*Assignment*
The answer is the data repeated in full, with no pictures included.

*Records provided*

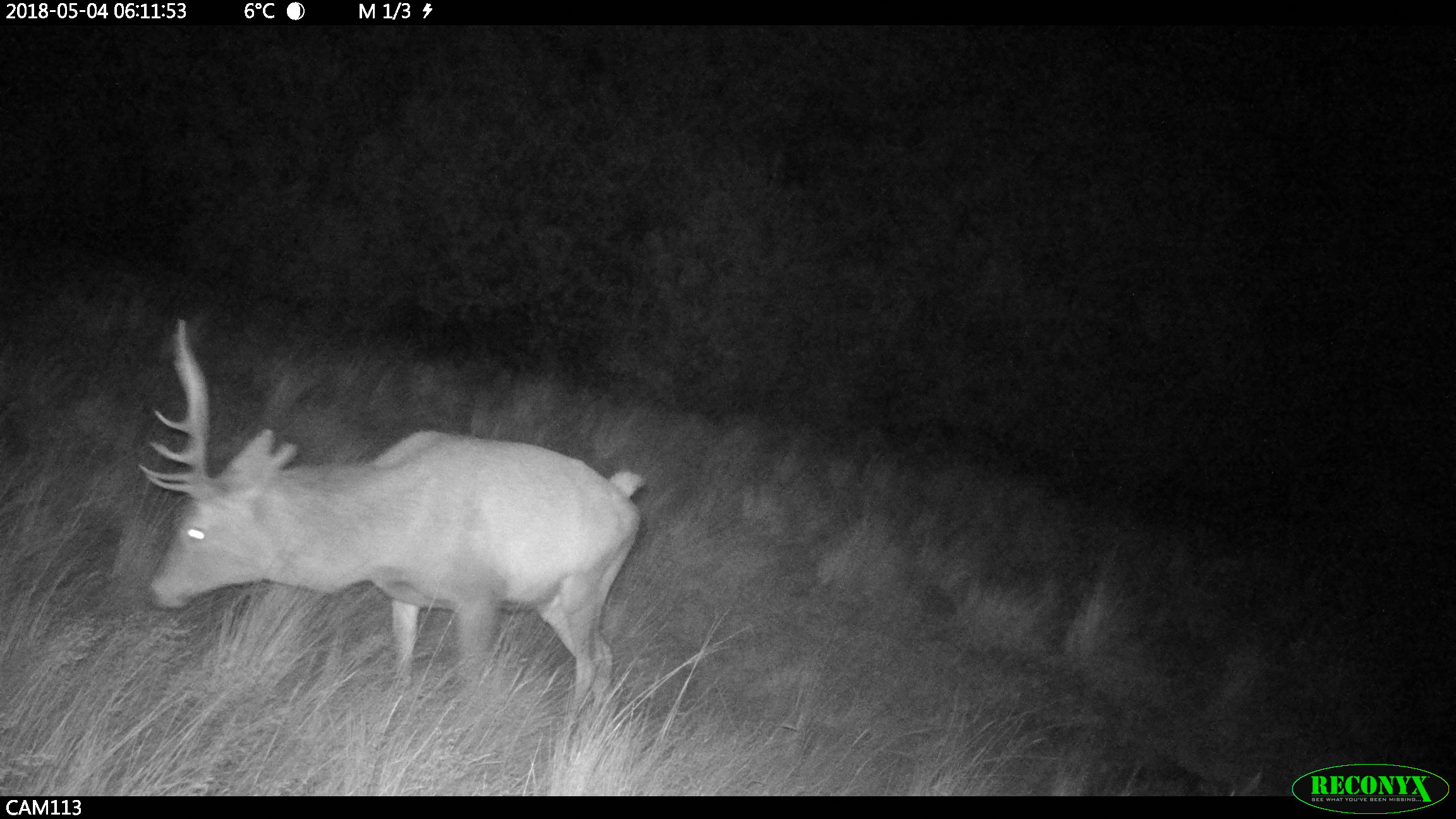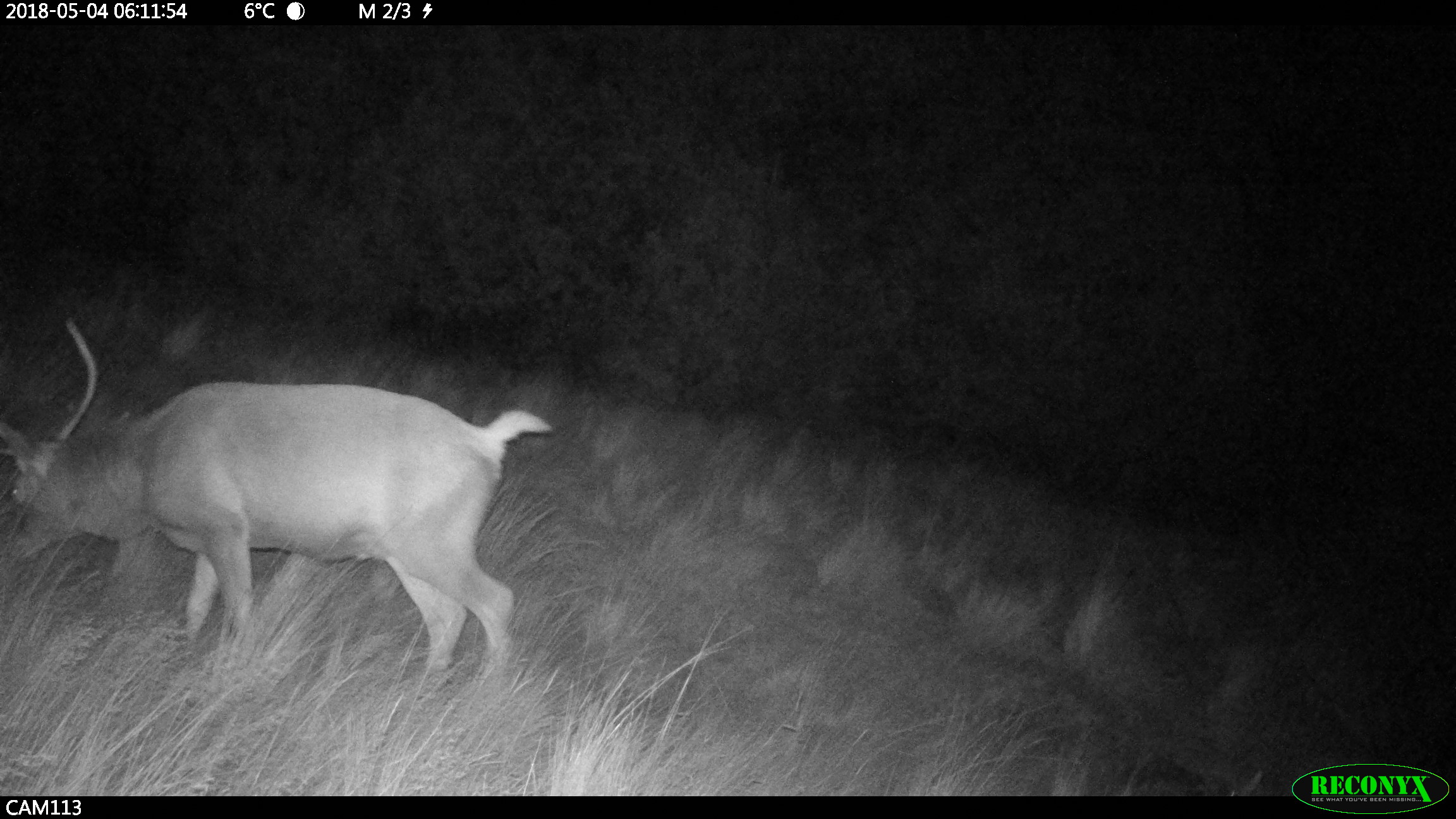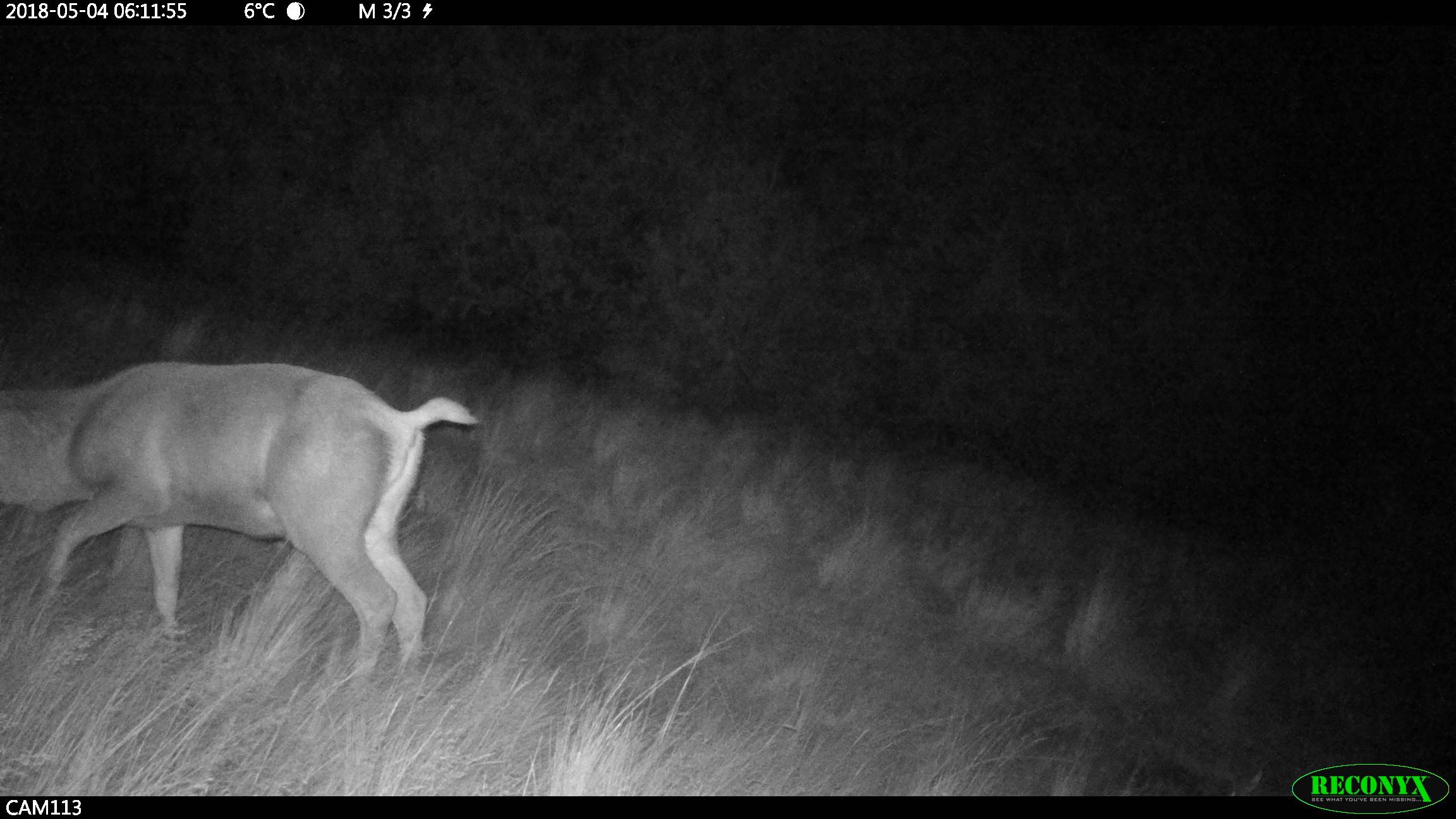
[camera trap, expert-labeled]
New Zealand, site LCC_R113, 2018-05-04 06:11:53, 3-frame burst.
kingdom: Animalia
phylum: Chordata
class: Mammalia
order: Artiodactyla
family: Cervidae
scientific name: Cervidae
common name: deer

*Exercise answer*
[camera trap, expert-labeled]
New Zealand, site LCC_R113, 2018-05-04 06:11:53, 3-frame burst.
kingdom: Animalia
phylum: Chordata
class: Mammalia
order: Artiodactyla
family: Cervidae
scientific name: Cervidae
common name: deer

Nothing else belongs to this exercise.